|Summary:||[FUSEFS] [BUG]: File close (release) issue|
|Product:||Base System||Reporter:||MooseFS FreeBSD Team <freebsd>|
|Component:||kern||Assignee:||Conrad Meyer <cem>|
|Severity:||Affects Some People||CC:||acid, asomers, cem, piotr.konopelko|
Description MooseFS FreeBSD Team 2018-08-01 12:37:46 UTC
This is one of three issues we detected in FreeBSD FUSE while developing our distributed file system. All four issues can be replicated using this simple test script: https://robo.moosefs.com/support/fuse_helloworld.tgz When an I/O operation (for example read) takes a bit long and the process that performed the read operation is killed (i.e. with 9 signal), kernel does not wait for the operation to complete but immediately sends release. Since FUSE is multithreaded, one's program can get the release before the read (race condition), effectively ending up reading data from an already closed descriptor into no-longer-existing structures. We handled that issue in our system by making reference counters and delaying release (lots of FreeBSD specific code), but since FUSE behaviour on Linux is completely different and FUSE was first developed on Linux, we feel some consitency is warranted. Best regards, Peter / MooseFS Team
Comment 1 Conrad Meyer 2018-08-02 19:47:26 UTC
I haven't gotten to this one yet but I have my eye on it.

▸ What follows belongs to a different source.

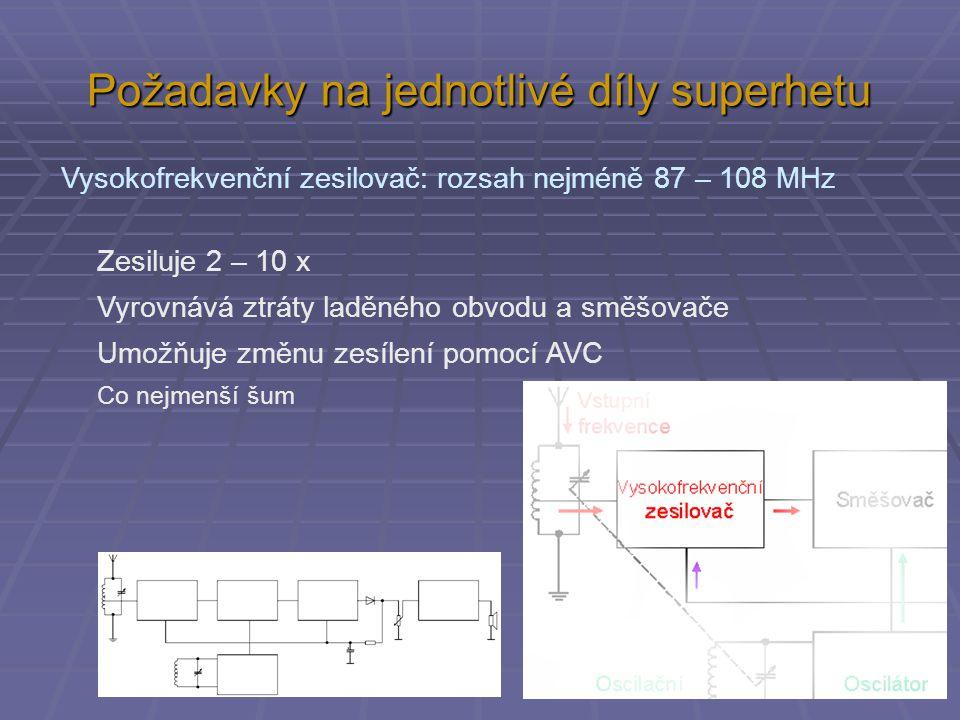 Požadavky na jednotlivé díly superhetu Vysokofrekvenční zesilovač: rozsah nejméně 87 – 108 MHz Zesiluje 2 – 10 x Vyrovnává ztráty laděného obvodu a směšovače Umožňuje změnu zesílení pomocí AVC Co nejmenší šum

Comment 2 Conrad Meyer 2018-08-08 05:07:41 UTC
I'm not sure I understand this scenario. FreeBSD VFS layer requires some vnode lock over read VOP and exclusive vnode lock over inactive (or reclaim). I guess read IPC upcall to userspace daemon is subject to both timeout (maybe what you mean by "take a bit long?") and interrupt by signal (PCATCH): fuse_read_directbackend -> fdisp_wait_answ -> fticket_wait_answer -> msleep(, PCATCH, ..., daemon_timeout * hz) Still, FreeBSD FUSE IPC seems to be serialized on the kernel side through a single IPC queue. fuse_lck_mtx_lock, fuse_ms_push, etc. I don't understand how the READ would be reordered with RELEASE. If you can provide more detail, that would be appreciated.
Comment 3 Jakub Kruszona-Zawadzki 2018-08-08 05:41:57 UTC
Even if RELEASE is sent just after READ then on the user space there are separate threads that handle those requests. Thread which handles RELEASE can be "faster" than thread which handles READ. On Linux RELEASE is just sent only after all I/O ops returned with their statuses. This also means that process that is in the middle of I/O and got terminal signal waits for end of all I/O. In attached program you can check it. We have very slow READ (using simple sleep). Then process that is in then middle of this 10s-long READ is killed. On FreeBSD process is terminated instantly (without waiting) and RELEASE is send in the middle of reading, on Linux process waits 10s (end of long read) and only then is finished, and only then RELEASE is sent to the filesystem.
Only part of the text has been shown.